RICHMOND, VA.- Opening on August 21, 2013, in the Joel and Lila Harnett Museum of Art, the
University of Richmond Museums are three exhibitions Jay Bolotin: The Jackleg Testament Continues, Annual Student Exhibition, and Notebooks: Prints by Matt Mullican.
Jay Bolotin: The Jackleg Testament Continues is on view August 21 through October 7, 2013. The art of Jay Bolotin (American, born 1949) crosses many disciplines, including visual art, theatre, film, and music. The exhibition features interrelated parts: two print portfolios, a woodcut motion picture, and Kharmen, the prologue of a new operatic animation film based on graphite drawings.
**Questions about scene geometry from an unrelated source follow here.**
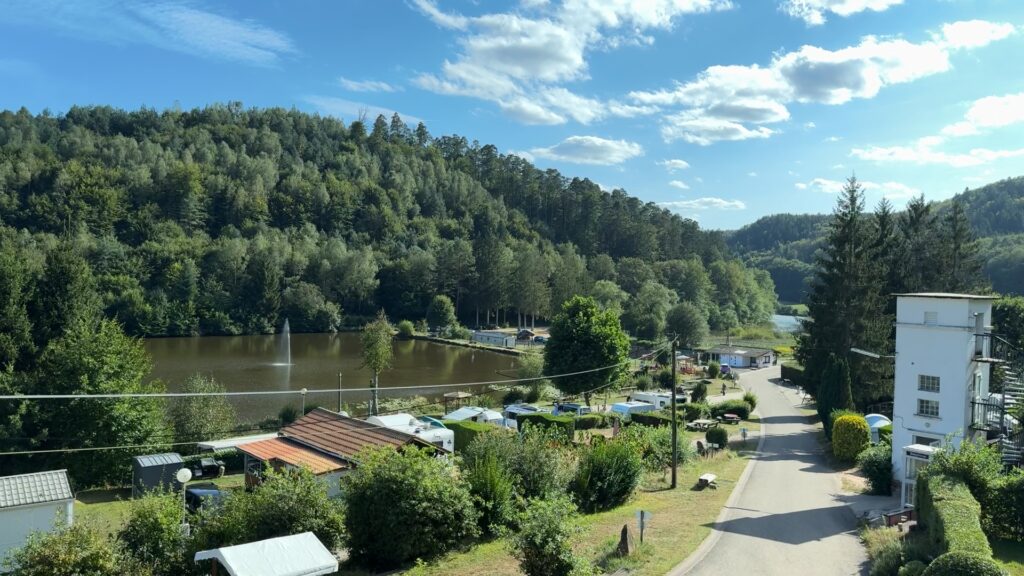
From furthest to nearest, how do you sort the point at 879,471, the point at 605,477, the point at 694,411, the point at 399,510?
the point at 694,411, the point at 879,471, the point at 605,477, the point at 399,510

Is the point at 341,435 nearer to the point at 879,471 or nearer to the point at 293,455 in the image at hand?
the point at 293,455

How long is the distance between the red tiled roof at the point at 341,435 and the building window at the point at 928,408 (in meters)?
14.4

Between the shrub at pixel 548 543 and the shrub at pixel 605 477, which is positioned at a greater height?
the shrub at pixel 548 543

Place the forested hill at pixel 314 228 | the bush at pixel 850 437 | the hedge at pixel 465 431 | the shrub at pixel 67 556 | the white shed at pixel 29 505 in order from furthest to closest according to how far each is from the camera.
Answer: the forested hill at pixel 314 228 < the hedge at pixel 465 431 < the bush at pixel 850 437 < the white shed at pixel 29 505 < the shrub at pixel 67 556

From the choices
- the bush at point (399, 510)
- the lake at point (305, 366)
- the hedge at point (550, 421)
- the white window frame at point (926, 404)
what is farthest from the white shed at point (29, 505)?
the white window frame at point (926, 404)

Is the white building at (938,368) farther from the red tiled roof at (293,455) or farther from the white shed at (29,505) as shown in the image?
the white shed at (29,505)

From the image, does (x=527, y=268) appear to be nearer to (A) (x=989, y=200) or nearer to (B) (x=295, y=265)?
(B) (x=295, y=265)

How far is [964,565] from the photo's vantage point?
27.0 feet

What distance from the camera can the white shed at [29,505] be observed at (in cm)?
1210

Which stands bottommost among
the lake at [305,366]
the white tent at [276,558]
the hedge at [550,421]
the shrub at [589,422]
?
the lake at [305,366]

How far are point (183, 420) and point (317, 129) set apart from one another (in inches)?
4847

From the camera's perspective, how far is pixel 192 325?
72.4 m

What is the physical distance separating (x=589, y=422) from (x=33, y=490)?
21246 mm

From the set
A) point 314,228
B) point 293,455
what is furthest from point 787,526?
point 314,228
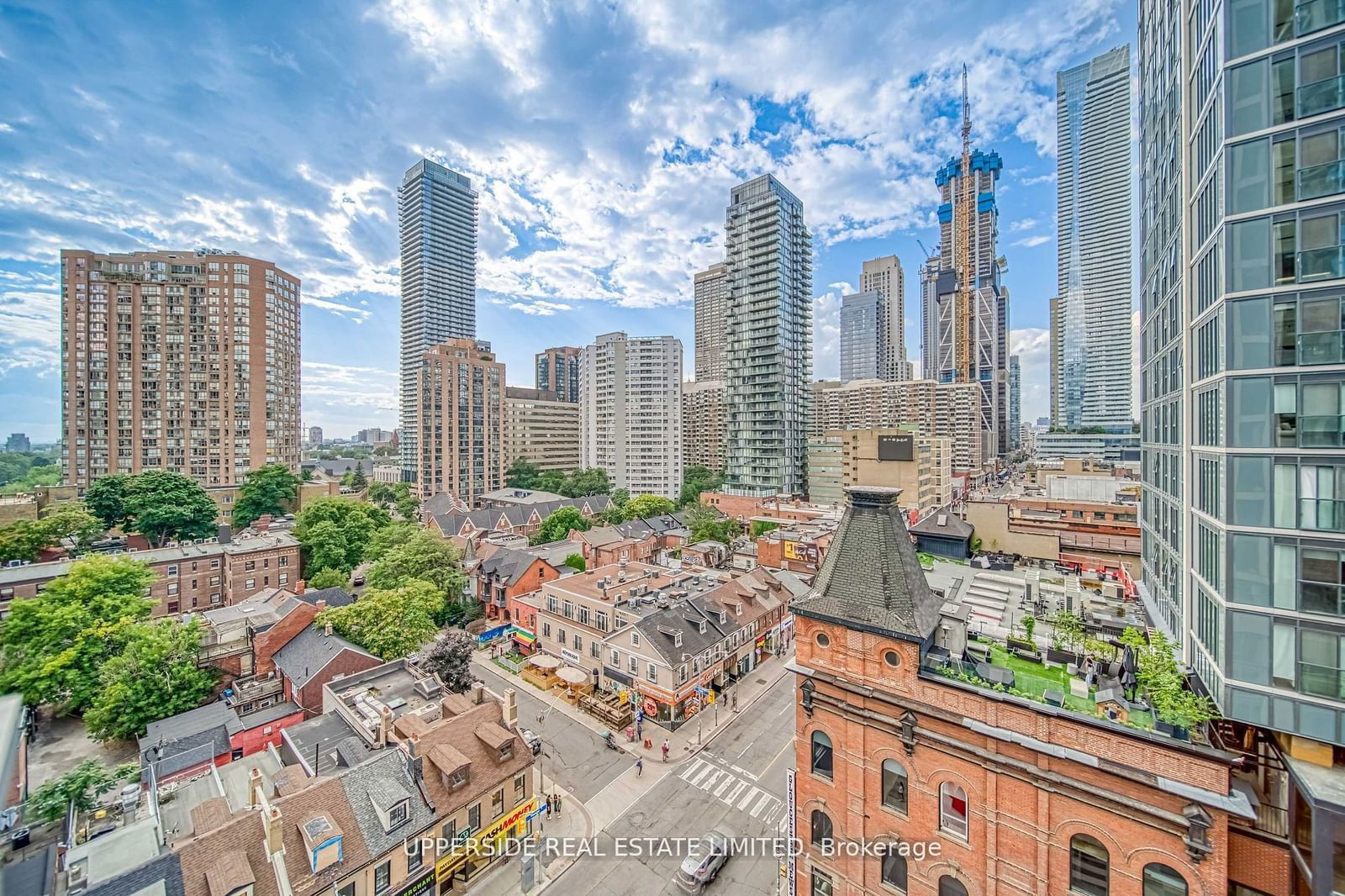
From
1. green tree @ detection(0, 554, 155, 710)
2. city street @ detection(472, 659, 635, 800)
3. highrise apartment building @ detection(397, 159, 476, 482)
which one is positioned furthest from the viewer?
highrise apartment building @ detection(397, 159, 476, 482)

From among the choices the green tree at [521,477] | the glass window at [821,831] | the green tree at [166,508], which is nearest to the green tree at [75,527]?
the green tree at [166,508]

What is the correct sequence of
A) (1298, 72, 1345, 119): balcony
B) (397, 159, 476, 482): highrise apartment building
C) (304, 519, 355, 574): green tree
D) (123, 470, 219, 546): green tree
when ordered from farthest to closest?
(397, 159, 476, 482): highrise apartment building < (123, 470, 219, 546): green tree < (304, 519, 355, 574): green tree < (1298, 72, 1345, 119): balcony

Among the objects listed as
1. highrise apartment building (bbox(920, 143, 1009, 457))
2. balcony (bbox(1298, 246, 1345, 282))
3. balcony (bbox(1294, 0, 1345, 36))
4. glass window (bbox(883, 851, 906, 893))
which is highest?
highrise apartment building (bbox(920, 143, 1009, 457))

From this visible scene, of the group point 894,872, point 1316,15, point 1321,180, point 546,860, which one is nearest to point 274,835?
point 546,860

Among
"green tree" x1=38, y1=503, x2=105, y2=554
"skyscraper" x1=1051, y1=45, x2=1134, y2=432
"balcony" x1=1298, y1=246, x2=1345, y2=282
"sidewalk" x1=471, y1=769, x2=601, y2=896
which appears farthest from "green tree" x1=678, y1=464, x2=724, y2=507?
"skyscraper" x1=1051, y1=45, x2=1134, y2=432

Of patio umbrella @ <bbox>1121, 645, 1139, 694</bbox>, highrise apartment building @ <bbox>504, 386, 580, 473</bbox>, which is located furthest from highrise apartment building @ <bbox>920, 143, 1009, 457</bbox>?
patio umbrella @ <bbox>1121, 645, 1139, 694</bbox>

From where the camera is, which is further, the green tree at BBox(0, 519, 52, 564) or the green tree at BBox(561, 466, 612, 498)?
the green tree at BBox(561, 466, 612, 498)

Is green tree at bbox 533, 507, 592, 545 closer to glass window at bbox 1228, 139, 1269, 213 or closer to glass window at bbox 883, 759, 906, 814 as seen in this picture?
glass window at bbox 883, 759, 906, 814

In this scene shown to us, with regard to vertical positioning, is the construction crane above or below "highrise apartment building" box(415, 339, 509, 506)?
above
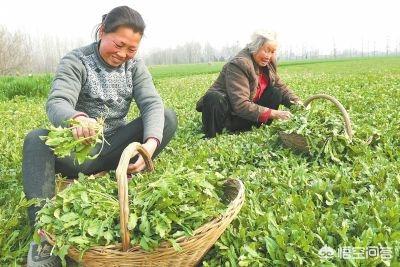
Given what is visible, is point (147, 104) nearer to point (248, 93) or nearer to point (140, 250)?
point (140, 250)

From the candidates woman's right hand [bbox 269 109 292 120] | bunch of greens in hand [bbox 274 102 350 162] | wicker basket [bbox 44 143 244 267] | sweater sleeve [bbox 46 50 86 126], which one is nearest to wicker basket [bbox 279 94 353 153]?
bunch of greens in hand [bbox 274 102 350 162]

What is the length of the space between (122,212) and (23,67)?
49.4 meters

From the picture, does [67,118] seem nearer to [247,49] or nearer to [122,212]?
[122,212]

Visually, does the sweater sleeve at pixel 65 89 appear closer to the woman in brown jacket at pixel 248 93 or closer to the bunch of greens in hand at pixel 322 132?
the bunch of greens in hand at pixel 322 132

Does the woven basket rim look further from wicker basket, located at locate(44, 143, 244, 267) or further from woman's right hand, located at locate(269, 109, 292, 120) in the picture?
woman's right hand, located at locate(269, 109, 292, 120)

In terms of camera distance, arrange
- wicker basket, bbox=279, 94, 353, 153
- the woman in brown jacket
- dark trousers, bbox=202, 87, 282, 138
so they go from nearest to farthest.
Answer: wicker basket, bbox=279, 94, 353, 153, the woman in brown jacket, dark trousers, bbox=202, 87, 282, 138

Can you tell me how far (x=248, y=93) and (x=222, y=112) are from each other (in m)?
0.40

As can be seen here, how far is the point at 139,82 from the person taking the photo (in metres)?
3.78

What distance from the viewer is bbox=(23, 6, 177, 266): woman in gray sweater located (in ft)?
9.61

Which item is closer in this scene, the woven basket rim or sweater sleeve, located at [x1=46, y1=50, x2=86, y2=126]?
the woven basket rim

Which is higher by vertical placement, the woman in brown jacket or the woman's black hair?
the woman's black hair

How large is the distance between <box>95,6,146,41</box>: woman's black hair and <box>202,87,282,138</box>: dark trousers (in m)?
2.14

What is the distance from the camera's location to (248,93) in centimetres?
524

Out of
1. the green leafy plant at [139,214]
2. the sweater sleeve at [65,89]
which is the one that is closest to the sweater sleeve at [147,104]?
the sweater sleeve at [65,89]
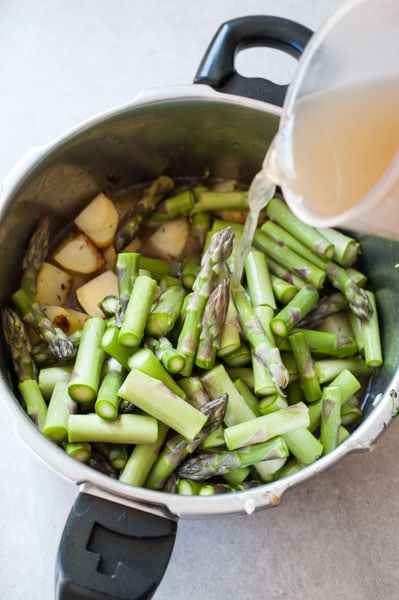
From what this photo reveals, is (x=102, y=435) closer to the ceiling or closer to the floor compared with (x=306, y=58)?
closer to the floor

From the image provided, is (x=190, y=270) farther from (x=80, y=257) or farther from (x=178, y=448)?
(x=178, y=448)

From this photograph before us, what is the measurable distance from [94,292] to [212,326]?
275mm

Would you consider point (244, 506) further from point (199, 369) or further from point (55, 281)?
point (55, 281)

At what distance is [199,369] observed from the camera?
129cm

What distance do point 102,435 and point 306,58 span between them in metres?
0.68

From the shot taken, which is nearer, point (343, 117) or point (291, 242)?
point (343, 117)

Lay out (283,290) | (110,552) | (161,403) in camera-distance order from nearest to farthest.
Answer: (110,552) < (161,403) < (283,290)

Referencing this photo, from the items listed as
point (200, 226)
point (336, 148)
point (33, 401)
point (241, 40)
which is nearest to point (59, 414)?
point (33, 401)

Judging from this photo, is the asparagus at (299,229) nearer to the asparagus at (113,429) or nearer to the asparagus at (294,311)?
the asparagus at (294,311)

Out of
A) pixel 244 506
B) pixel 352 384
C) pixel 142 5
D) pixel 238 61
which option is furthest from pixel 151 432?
pixel 142 5

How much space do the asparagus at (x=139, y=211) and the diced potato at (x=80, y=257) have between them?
5 cm

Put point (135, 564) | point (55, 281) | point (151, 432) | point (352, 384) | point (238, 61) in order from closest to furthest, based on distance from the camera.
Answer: point (135, 564)
point (151, 432)
point (352, 384)
point (55, 281)
point (238, 61)

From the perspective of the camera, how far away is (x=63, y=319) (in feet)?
4.43

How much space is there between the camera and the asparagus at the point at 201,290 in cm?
124
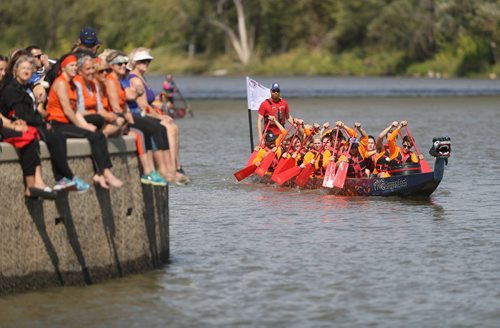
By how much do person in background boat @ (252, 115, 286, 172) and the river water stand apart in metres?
0.55

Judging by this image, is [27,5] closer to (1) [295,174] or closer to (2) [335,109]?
(2) [335,109]

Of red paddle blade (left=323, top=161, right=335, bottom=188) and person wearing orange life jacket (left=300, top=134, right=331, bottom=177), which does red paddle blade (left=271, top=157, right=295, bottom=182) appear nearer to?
person wearing orange life jacket (left=300, top=134, right=331, bottom=177)

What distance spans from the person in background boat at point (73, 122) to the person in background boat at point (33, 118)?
307 mm

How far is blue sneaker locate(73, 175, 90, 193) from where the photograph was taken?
1325 centimetres

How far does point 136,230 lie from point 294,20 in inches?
3734

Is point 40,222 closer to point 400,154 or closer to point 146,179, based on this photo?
point 146,179

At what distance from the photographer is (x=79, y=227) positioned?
13.8 m

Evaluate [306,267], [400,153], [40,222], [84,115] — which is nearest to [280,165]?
[400,153]

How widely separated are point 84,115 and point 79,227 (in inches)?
47.6

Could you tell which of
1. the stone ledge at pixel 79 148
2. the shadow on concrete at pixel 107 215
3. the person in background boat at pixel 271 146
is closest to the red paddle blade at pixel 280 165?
the person in background boat at pixel 271 146

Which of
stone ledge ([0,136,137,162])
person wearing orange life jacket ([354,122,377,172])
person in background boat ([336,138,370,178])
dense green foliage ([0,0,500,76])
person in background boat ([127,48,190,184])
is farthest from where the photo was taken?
dense green foliage ([0,0,500,76])

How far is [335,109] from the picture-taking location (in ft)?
196

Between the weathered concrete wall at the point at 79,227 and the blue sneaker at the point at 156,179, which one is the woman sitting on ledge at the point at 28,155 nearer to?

He applies the densely layered narratives, imagery, and iconography of his prints, songs, drawings, and performances as a musician to the medium of animation. In his art, he inter-weaves his Judeo-Christian creation stories and personal mythologies to better understand and to comment on the human condition.
Raised on a farm in rural Kentucky, Bolotins childhood was filled with storytelling and music, both of which influenced his artwork. He studied art at the Rhode Island School of Design and served as an apprentice to sculptor Robert Lamb. In the early 1970s, he pursued his interest in music, working as a songwriter with Kris Kristofferson, Merle Haggard, and Dan Fogleberg.
The personal and narrative quality in Bolotins work as a musician is paralleled in his visual art. The viewer encounters characters embroiled in psychologically intricate dramas, and these characters appear and reappear in multiple pieces, created in a variety of media. This interdisciplinary approach to his art has provided the foundation for Bolotins multilayered, performance-based works that include plays, operas, films, and a music-theater-dance collaboration.
The exhibition features The Jackleg Testament Part I: Jack and Eve, an animated, operatic film woodcut motion picture that reinterprets the story of Adam and Eve as a dark, provocative tale in which Eve is lured from the Garden of Eden by a Jack-in-the-Box. Bolotins complex, ambiguous work references German Expressionism, American folk art, prints from the Northern Renaissance, and medieval religious imagery.
The Jackleg Testament Part II: The Book of Only Enoch is also featured in the exhibition. Bolotin annotates the drawings included in Part II by writing directly on the walls of the gallery, giving the viewer a sense of the progression of the storyline. The story is inspired by books of the Old Testament which are not included in the accepted version of the text. Enoch is a man who went to Heaven and lived to tell the tale. Bolotin renames this character Only Enoch who is the son of the only Jewish coal miner in Kentucky.
Kharmen, a twenty-minute animation will also be view. Kharmen was created through the digital manipulation of original graphite drawings inspired by the 1875 opera Carmen, and other Bolotin created characters.
Bolotins artwork is represented in the collections of The New York Public Library; Museum of Contemporary Art, San Diego; Seattle Art Museum; Cincinnati Art Museum, Joel and Lila Harnett Print Study Center, University of Richmond Museums, and numerous other public and private collections. He resides in Cincinnati, Ohio.
On view from August 21 to September 29, 2013, the Annual Student Exhibition highlights works selected by the studio art faculty, this exhibition features works by studio art majors and minors along with non-majors enrolled in studio art classes during the Universitys 2012- 2013 academic year.
Also on view, Notebooks: Prints by Matt Mullican will be on display from August 21, 2013 June 29, 2014. American artist Matt Mullican (born 1951) rose to prominence as a member of the Pictures Generation, a group of young artists coming of age in the early 1970s in the United States. Since then, he has created a body of work that focuses on systems of knowledge, meaning, language, and archetypal symbols. Mullican works with the relationship between reality and perception, between the ability to see something and the ability to represent it. The exhibition features selected works from an untitled portfolio of ten screenprints and sixty-four etchings based on twenty years of the artists notebooks.